Reload the firewall config.
firewall-cmd --reload

From lb01 establish and verify access to the other node.
gluster peer probe lb02.safdal.se

gluster peer status

Create a new Gluster volume. I will create a volume named nginx, it will be a replica between 2 servers and the transport will be tcp. Specify the two hosts with the directory that will hold the data, in my case :/data. Append force to create directory if it's not already existing.
gluster volume create nginx replica 2 transport tcp lb01.safdal.se:/data lb02.safdal.se:/data force

Start the new volume.
gluster volume start nginx

Verify that the volume is started.
gluster volume info

Restrict access to the volume. As we will mount the volume from the two servers add their IP addresses to auth.allow.
gluster volume set nginx auth.allow 192.168.1.69,192.168.1.70

Verify auth.allow.
gluster volume info

Create a new directory that we will use as mount point for the nginx volume.
mkdir /mnt/glusterfs

Mount the volume and verify that data is replicated between the two systems.
mount.glusterfs lb01.safdal.se:/nginx /mnt/glusterfs

touch /mnt/glusterfs/test-file

Reboot or umount the mount and modify /etc/fstab to automatically mount the Gluster volume at system start.
nano /etc/fstab

lb01.safdal.se:/nginx /mnt/glusterfs glusterfs defaults,_netdev,log-level=WARNING,log-file=/var/log/gluster.log 0 0

Specify either of the two hosts. As they are clustered it will work with either lb01 or lb02 when the native client is used to mount.

Reboot and verify that the volume is mounted.
df -h

To make the Nginx configuration HA and the same across both hosts we will put the actual config on the Gluster volume and use symlinks between the Nginx directory and the Gluster volume.

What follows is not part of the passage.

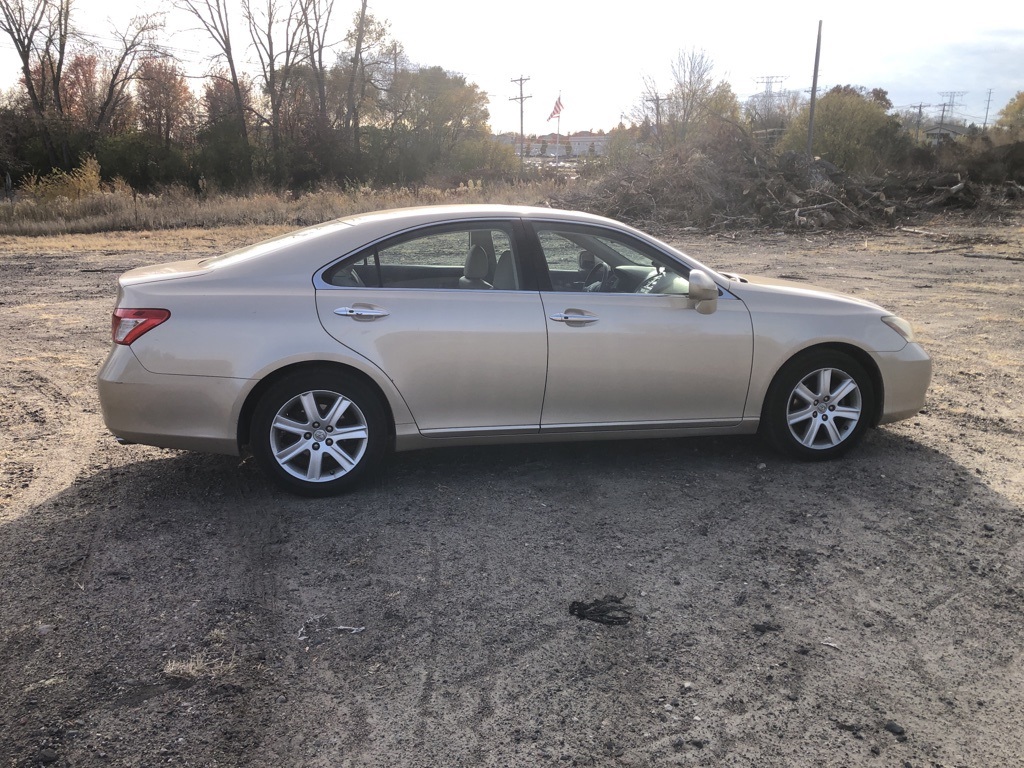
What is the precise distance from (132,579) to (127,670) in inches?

Stop the Keepalived and Nginx services.
systemctl stop keepalived

systemctl stop nginx

On lb01 copy your configuration to the Gluster volume.
cp /etc/nginx/nginx.conf /mnt/glusterfs/nginx.conf

cp /etc/nginx/conf.d/proxy.conf /mnt/glusterfs/proxy.conf

On both hosts backup your original config files.
mv /etc/nginx/nginx.conf /etc/nginx/nginx.conf_old

mv /etc/nginx/conf.d/proxy.conf /etc/nginx/conf.d/proxy.conf_old

On both hosts create symlinks between the Gluster volume and your Nginx directory. In my case these two files.
ln -s /mnt/glusterfs/nginx.conf /etc/nginx/nginx.conf

ln -s /mnt/glusterfs/proxy.conf /etc/nginx/conf.d/proxy.conf

Start the Keepalived and Nginx services. Nginx will now use the configuration from the Gluster volume.
systemctl start keepalived

systemctl start nginx

There you have it. In part 2 I will configure Gluster to use TLS/SSL to encrypt the transport between the Gluster nodes.